Portanto, me calo, que é pra evitar que a boca cometa o mesmo erro que os olhos e todo o convívio social vá por água abaixo. Nessas horas, me vejo como um grande político. A coisa é bastante simples: eu os invado com os olhos, mas não tem como me julgarem, porque nada digo! Seria diferente de olhar e dizer “parece-me que está incomodado”; aí seria o fim, retiro-me, digo adeus e vou à casa; nada mais a se fazer; arruinado. Para evitar a confusão, não digo nada mesmo quando me encontro com uma face gigante a me encarar. E elas são gigantes. E assim vai, em pensamento sobre todos que não mantém os pensamentos suficientemente conectados com os meus. Não se trata de concordância! Trata-se de algo mais, algo que se conquista com o tempo, mas que de repente não aconteça com todos que eu conheça; não sei o nome, mas é como olhar uma rosa florescendo e saber o que a trouxe, e ela também saber o que o trouxe até o ponto de encontro; mas não é como olhar a rosa como rosa e ela te olhar como você, mesmo que concordem com os termos de personalidade.
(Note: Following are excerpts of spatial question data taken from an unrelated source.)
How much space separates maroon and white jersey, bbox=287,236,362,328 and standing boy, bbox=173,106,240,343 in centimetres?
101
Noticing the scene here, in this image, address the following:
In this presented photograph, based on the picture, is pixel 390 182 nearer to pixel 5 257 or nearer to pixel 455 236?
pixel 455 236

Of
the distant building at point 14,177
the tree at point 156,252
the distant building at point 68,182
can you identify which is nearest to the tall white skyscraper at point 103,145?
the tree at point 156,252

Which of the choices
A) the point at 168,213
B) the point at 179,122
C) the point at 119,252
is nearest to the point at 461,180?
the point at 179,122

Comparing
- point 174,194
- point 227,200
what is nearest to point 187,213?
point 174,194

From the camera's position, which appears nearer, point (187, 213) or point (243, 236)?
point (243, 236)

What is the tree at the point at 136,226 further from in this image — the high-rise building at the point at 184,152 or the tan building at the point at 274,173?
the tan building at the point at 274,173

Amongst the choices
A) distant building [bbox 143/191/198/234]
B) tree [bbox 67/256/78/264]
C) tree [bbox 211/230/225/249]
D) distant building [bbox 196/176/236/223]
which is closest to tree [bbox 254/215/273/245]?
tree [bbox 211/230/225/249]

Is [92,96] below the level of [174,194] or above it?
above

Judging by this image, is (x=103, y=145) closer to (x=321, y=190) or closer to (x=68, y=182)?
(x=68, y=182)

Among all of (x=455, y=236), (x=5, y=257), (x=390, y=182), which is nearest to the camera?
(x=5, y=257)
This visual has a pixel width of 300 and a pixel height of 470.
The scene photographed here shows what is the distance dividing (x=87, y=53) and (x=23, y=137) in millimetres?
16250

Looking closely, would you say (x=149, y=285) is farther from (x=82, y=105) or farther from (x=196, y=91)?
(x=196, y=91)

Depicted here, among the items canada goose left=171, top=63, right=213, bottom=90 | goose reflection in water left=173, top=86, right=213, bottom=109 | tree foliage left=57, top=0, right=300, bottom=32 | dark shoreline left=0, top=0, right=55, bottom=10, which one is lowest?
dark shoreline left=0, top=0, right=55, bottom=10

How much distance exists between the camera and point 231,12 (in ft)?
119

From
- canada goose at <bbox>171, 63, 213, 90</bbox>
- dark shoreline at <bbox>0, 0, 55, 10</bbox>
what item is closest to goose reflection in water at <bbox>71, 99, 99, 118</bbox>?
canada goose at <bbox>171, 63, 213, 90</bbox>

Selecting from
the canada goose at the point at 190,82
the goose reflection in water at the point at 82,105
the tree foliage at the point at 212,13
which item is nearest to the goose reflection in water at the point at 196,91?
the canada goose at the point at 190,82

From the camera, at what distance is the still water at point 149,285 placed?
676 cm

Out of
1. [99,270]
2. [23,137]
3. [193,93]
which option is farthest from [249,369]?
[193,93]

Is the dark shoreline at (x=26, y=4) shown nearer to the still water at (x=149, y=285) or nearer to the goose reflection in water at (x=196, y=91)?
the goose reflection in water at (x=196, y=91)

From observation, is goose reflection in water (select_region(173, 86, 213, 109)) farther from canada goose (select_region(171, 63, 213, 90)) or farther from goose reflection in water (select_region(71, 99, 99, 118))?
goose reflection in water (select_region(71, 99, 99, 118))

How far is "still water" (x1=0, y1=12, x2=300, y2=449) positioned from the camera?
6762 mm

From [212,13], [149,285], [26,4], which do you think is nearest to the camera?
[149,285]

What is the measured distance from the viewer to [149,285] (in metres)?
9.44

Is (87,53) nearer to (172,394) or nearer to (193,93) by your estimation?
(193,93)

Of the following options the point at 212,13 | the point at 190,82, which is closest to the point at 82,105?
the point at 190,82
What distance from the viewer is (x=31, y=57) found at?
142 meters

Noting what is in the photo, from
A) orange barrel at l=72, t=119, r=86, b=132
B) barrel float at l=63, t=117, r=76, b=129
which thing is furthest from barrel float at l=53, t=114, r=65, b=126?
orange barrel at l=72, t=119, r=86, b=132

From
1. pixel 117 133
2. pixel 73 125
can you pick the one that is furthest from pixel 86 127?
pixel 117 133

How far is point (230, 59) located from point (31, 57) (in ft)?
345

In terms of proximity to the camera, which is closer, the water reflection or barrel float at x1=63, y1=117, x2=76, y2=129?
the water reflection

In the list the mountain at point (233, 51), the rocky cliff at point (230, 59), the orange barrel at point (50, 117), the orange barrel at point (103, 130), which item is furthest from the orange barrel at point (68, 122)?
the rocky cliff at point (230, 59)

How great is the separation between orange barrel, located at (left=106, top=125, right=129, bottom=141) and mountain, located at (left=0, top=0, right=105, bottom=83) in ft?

 Nada falei, e assim seguimos o caminho como duas margaridas murchas ressentidas, de pétalas caindo. Por dentro, o terror do pensar no que dizer, sem magoá-la; mas o magoado tem dessas coisas de se sentir melhor quando aquilo que lhe magoa também partilha da mesma emoção, como que uma erva daninha que se alimenta da infelicidade alheia apenas por ser toda infeliz. E ela, não sei, parecia-me solidária com o silêncio e, em termos de concordância de personalidade, eu não entendia o que isso queria dizer. O dizer “tchau” caminha para mim dissolvido entre as partículas de ar, e eu não consigo captar todas suas nuances. Eu calo. Ela sai. A viagem segue. E tudo que eu queria era poder dizer “eu não quero você longe, meu bem”. Talvez meus olhos sejam murchos não por procurarem algo que não se pode encontrar na vida prática, mas por ressentirem, toda vez que vejo ela sorrindo, que poderia ter sido mais com ela, que poderia ter uma luz que ofuscasse todos os borrões, e simplesmente viveria em paz, não completamente feliz, mas em paz…

A vida anda turbulenta como um mar agitado após a tempestade. E eu, olhando-a do lado de fora da janela, imagino: “será que ela está pensando em mim?”